Obama sends 30 technology projects back to the drawing board

Initiatives will be dropped if agencies can't get them back on track.

This article was updated at 4:12 p.m. on Wednesday, Aug. 25

The Obama administration on Monday announced that about 30 mission-critical information technology projects, collectively worth $30 billion, will be reworked and possibly cut.

The list of high-risk projects, ranging in cost from $64 million to $7.6 billion, is the result of a two-week review of underperforming systems at every federal agency.

Federal Chief Information Officer Vivek Kundra said the decisions were based on data from a variety of sources, including reports from inspectors general and auditors, meetings with agency CIOs, and the IT Dashboard -- a relatively new website intended to track the progress of systems under development. The Government Accountability Office recently reported the dashboard contains some inaccurate data, but Kundra, in a call with reporters, said the site's statistics did not solely drive judgments.

OMB officials said on Monday that among the more costly projects identified as behind schedule or over-budget are the Treasury Department's $2.8 billion IT infrastructure telecommunications systems and support, the FBI's $3.4 billion next-generation identification system and the Interior Department's $7.6 billion effort to consolidate its IT infrastructure agencywide. FBI officials, however, claimed later that day their ID system was neither over budget nor off schedule. OMB officials agreed that night with that characterization. On Tuesday, OMB officials explained that some projects may not be off course at the moment, but are caught in a situation that could affect future timelines or expenditures.

Other efforts, such as the Office of Personnel Management's modernization of its largely paper-based retiree payment system, have been essentially suspended and scaled back, Kundra said.

While the goal of the heightened oversight is not to peg projects for termination, Kundra said the White House would scrap programs that do not improve.

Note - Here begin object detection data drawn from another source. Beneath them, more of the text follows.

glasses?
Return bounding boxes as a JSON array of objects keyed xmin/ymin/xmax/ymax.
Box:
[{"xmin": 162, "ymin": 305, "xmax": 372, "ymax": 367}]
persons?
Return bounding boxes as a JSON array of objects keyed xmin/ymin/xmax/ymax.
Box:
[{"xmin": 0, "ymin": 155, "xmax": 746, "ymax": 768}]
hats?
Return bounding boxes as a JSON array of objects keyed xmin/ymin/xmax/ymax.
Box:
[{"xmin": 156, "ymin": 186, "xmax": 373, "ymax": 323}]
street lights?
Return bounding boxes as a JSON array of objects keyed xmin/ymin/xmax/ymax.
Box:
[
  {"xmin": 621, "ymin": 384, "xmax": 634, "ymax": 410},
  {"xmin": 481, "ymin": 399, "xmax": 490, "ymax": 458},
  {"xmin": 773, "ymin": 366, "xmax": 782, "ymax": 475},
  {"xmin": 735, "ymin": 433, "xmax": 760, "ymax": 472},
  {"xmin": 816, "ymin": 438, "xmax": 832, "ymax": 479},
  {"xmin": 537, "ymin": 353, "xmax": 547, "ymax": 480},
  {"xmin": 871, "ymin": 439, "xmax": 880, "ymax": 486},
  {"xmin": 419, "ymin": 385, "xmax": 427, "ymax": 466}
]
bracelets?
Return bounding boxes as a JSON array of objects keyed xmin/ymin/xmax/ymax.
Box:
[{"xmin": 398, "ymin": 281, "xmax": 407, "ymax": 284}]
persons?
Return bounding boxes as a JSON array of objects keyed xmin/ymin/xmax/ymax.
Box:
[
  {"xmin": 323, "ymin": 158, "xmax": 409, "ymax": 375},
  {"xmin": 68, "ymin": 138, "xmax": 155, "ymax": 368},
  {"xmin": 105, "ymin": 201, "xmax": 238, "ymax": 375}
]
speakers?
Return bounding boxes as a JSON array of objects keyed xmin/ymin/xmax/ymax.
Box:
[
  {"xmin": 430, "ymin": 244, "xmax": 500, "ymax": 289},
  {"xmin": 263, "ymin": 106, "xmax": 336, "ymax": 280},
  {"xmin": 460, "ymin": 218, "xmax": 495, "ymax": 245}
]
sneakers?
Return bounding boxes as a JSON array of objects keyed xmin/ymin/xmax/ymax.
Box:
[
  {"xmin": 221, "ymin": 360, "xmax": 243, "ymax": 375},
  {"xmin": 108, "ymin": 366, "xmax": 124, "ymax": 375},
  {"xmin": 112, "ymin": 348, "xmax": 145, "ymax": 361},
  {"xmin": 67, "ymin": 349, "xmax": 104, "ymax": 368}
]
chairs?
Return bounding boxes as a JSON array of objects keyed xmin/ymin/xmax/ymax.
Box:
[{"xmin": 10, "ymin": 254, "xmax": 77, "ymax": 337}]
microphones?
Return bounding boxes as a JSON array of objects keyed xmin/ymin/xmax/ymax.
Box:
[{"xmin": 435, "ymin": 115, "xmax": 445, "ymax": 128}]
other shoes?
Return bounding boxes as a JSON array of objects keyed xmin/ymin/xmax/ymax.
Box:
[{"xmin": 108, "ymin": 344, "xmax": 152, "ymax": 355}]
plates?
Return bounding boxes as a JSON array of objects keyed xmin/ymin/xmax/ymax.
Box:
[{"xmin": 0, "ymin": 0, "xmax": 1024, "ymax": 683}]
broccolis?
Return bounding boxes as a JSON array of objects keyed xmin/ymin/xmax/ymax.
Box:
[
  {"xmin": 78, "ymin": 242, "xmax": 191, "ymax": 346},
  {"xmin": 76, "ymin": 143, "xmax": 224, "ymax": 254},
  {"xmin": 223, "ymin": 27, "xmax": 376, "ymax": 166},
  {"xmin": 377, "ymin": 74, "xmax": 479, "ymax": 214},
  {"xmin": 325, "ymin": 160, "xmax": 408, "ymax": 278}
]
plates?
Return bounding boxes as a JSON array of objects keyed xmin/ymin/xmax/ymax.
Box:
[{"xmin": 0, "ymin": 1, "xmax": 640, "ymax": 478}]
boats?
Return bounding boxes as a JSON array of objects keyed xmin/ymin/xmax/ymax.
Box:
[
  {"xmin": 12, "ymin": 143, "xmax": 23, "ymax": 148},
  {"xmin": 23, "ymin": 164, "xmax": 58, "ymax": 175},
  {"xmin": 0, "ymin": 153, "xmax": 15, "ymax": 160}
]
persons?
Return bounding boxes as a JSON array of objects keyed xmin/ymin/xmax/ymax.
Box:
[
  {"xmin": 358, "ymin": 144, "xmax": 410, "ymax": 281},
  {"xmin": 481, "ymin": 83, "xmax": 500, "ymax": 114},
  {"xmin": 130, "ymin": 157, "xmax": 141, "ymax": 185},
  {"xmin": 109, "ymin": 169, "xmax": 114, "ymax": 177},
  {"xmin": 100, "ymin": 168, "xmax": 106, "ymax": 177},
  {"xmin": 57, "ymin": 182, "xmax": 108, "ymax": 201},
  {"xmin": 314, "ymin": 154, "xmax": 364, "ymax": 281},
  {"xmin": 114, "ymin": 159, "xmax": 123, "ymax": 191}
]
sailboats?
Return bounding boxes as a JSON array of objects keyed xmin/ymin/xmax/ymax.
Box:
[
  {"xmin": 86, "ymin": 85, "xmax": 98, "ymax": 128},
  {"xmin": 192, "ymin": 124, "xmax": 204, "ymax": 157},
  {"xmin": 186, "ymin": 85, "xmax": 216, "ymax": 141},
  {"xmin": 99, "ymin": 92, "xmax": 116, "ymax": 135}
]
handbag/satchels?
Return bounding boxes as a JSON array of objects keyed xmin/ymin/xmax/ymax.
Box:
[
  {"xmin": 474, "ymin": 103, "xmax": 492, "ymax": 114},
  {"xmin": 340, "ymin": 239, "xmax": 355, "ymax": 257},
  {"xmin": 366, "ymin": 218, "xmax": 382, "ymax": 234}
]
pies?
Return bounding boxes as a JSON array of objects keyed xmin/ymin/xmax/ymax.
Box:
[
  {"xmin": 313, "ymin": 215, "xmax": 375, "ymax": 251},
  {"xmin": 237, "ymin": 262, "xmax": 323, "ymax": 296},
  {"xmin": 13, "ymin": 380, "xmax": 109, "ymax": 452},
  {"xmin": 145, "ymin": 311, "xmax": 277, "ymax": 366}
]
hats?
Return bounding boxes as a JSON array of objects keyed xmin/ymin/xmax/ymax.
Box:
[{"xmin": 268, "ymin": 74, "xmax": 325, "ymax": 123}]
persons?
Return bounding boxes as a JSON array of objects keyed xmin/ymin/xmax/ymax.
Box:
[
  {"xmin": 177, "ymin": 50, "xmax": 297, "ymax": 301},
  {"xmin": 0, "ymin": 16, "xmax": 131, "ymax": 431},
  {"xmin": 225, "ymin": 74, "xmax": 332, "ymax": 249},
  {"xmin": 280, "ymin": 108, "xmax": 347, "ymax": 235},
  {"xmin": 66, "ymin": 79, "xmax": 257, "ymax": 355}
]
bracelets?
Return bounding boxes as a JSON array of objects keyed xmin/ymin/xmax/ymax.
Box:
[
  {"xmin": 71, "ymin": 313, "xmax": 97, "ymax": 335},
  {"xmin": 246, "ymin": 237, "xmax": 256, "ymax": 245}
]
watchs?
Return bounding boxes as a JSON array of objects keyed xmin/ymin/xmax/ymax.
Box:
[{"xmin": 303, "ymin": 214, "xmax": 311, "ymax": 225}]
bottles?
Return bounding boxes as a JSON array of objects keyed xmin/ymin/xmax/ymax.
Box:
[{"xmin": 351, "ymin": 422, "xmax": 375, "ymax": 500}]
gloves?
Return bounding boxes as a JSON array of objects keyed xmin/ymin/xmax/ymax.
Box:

"This isn't killing projects," he said. "It's about making them work better and faster." He added, however, that "we have to end the culture in Washington where we continue to throw good money after bad money. . . . If we're not creating value, absolutely," projects will be cut in the next budget.

Agencies are in the process of compiling spending proposals for the fiscal 2012 budget that will be released in February 2011. Department CIOs will submit improvement plans for each high-risk project and then meet with OMB officials to evaluate whether funding should be altered.

The watch list is part of a far-reaching White House initiative to fundamentally change the way the federal government manages roughly $79 billion in annual IT spending. The Office of Management and Budget has suspended about 30 financial system projects to pare them down and is in the process of rewriting rules for all IT acquisitions.

OMB officials said separately on Monday that they expect to deliver verdicts on the financial systems by the end of September.

Justice Department CIO Vance Hitch, who also was on the call, said the department has halted the last two phases of Sentinel, a project to modernize FBI case management. The first two stages experienced costly delays, so Justice stopped development to possibly divide the program into smaller elements, he said.

IT contractors have said they are eager to work with the White House on reforming IT project management, but oppose arbitrary freezes. TechAmerica, an industry group, said its members want more insight into the decisions announced on Monday.

"Our companies also need more information about how and why these projects were selected -- they can only help correct problems they understand," TechAmerica President Phil Bond said in a statement. "There certainly are concerns in many quarters about what data went into the development of this list, how that data was analyzed and how it was presented."